Label owner creates business plan through divine inspiration
By Charles Hallman
In today’s up-and-down economy, when music consumers opt for digital downloads rather than purchasing CDs, April Washington’s Habakkuk Records, which she started in 2008, has weathered the economic turbulence.
A seasoned veteran music executive, Washington says she applied what she learned from her years with major labels to her own label. “When I went to
Motown, I worked under Jheryl Busby,” she told the MSR in a phone interview. “He was a phenomenal executive. One of the things he taught us was really get on the ground…where the fan base [is].
“When I worked at Capitol Records, I learned how to make sure our product was covered in the stores,” continues Washington. “I worked in the inventory department and had to go out to the stores and physically count records.” She also worked at RCA and WEA: “Each label and each situation taught me something valuable that I need today,” notes Washington.
However, she admits that it wasn’t in her original career plans to start a record label, let alone a Gospel label. Although being religious, Washington was entrenched in secular music, and worked with the likes of Boys II Men and such rappers as Method Man and the Wu Tang Clan, she recalls.
“I was fine working with secular music, and I was trying to make it in mainstream [music] because that’s where the money was. I wanted to keep it separate, let my faith be my faith, and let my business be my business. I never, ever thought about a music label. It wasn’t something I aspired to.
“God had to pull me into gospel,” she admits. “I literally fought [against it] for six months — I didn’t want to do it.” Nonetheless, Washington “finally gave up. I couldn’t fight anymore,” and moved into Gospel music in 1997 becoming one of its top promoters for over a decade working with CeCe Winans and Shekinah Glory Ministry.
When asked what finally convinced her in 2008 “to push obscure or under-recognized [Gospel] artists” to national heights, “I can’t describe it, but it was divine inspiration for me to write this business plan, and I kept writing for four hours. Then God told me to open up the Bible,” responds Washington, who found herself in the Book of Habakkuk in the Old Testament, “and that’s how I got that name,” she adds.
The Baltimore-based Washington got start-up funding support from the Maryland Department of Business and Economic Development, which offer assistance for businesses owned by women and people of color. It is believed that she is the nation’s only Black female Gospel record-company owner.

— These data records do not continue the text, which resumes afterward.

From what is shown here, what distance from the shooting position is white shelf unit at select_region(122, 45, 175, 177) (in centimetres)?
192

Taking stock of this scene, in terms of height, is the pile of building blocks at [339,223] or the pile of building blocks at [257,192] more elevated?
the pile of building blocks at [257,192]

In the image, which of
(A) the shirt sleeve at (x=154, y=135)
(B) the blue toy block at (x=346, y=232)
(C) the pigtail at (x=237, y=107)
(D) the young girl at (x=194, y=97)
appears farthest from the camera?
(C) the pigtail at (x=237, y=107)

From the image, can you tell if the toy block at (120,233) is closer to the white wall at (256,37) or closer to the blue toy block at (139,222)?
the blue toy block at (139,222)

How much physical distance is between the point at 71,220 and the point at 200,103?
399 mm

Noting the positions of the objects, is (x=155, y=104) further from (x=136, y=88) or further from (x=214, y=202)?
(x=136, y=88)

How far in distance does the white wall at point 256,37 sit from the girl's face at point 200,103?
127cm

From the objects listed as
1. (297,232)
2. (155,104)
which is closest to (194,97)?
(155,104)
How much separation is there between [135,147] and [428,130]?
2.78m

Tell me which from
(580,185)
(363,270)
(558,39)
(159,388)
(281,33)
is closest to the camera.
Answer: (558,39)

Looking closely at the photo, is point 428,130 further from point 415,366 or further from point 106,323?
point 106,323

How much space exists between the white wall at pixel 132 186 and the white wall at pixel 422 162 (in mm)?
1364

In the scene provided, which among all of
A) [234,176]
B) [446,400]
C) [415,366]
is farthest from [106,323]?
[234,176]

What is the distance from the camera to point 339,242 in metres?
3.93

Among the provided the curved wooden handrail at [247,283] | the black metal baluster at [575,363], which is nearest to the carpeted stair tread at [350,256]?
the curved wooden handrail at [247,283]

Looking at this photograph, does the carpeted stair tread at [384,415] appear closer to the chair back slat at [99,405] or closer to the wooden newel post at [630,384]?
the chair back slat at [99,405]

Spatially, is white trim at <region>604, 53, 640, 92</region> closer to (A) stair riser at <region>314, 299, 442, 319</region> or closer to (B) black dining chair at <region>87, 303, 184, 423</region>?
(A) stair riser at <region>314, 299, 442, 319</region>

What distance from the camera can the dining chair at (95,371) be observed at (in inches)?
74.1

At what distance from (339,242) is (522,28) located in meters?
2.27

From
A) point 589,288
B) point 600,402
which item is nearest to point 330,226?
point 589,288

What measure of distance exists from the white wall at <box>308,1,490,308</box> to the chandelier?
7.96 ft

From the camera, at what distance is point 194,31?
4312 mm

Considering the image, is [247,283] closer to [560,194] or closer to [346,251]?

Washington’s Habakkuk artists include Isaiah D. Thomas, who twice had two songs in the top 20 of Billboard’s Hot Gospel List (2008 and 2009); Papa San, whose Higher Heights made it to No. 4 on Billboard’s top Gospel album list (2009); Clint Brown, Gail Holmes and Kevin Levar. Lisa Page Brooks, formerly a member of the group Witness is the label’s flagship artist: her “I Want to Say Thank You” (2010) made it to the top of Billboard’s Hot Gospel List, and her God is Good album (2011) peaked at No. 14.
Brooks’ latest, “Better than Life” and Gerald Scott & Co.’s “Alright” is keeping her busy and her label out in the forefront. Washington in August conducted an eight-city promo tour with both artists and Cheneta Jones, whose Transformed CD made it to number 13. She also released this year an all-star compilation CD, Got Gospel? that features Brooks, Jones, Scott & Co. along with legends Vickie Winans and Rance Allen.
Washington calls Habakkuk a “boutique” label because as she puts it, she specifically tailors what is needed for each of her artists. “We are not like the major labels, and we are not quite a start-up label because we’re past that,” she proudly points out.
“Once you are in the business, you get pushback because of…gospel. People have a tendency to put gospel in a box,” surmises Washington. “They don’t understand the culture or how big and powerful the consumer base is.
“Radio is still the number-one driver to our music,” she continues. “However we, as a genre, don’t have a decent radio station outlet so we are forced to utilize social media.”
Washington has withstood the challenges, and sometimes the setbacks normally associated with a new business. She also prevailed being sued by a disgruntled former artist three years ago.
“When you are doing what you’re told to do, it doesn’t matter if the journey is difficult or not because you know you are doing what you are supposed to do, and it is going to be alright,” says Washington, whose Habakkuk Music still is holding its own and churning out hits.